Action item: Your answer must be one number: the count of lines below that include "стекло".

Extracted page text data
○ ○ ○ ○ ○ ○ ○

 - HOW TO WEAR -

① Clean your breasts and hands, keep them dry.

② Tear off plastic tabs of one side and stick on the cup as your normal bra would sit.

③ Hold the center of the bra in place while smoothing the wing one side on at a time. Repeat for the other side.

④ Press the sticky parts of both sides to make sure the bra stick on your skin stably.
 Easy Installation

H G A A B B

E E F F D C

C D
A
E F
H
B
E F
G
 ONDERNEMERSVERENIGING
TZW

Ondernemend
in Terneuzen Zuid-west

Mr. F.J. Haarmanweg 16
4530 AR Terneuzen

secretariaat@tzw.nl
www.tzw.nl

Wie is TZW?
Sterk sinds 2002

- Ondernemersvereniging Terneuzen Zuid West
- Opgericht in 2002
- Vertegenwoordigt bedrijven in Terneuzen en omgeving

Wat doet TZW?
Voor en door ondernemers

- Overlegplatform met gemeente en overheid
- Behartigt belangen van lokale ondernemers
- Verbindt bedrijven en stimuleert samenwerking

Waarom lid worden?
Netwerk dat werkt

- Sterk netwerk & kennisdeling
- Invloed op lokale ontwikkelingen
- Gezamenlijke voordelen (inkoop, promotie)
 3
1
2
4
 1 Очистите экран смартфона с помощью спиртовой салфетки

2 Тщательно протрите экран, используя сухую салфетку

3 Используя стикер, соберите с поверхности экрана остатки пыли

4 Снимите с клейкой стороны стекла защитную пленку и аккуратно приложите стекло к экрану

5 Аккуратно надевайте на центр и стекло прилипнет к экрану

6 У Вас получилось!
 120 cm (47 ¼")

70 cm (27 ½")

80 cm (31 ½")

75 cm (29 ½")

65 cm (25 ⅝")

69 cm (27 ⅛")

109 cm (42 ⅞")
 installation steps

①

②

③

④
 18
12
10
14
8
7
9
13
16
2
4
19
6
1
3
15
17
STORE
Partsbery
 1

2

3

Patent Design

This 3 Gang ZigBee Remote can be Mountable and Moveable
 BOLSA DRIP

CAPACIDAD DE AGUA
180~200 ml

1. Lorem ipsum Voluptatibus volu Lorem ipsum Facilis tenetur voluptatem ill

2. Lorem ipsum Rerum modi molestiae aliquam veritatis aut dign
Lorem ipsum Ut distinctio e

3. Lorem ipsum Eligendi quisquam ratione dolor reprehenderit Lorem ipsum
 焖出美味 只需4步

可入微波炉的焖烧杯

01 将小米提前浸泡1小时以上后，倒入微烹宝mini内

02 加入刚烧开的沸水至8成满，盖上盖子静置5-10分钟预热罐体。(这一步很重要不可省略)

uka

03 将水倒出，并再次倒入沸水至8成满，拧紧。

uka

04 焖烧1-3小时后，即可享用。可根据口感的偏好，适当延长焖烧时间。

○ ○ ○ ○ ○ ○ ○

Result: 2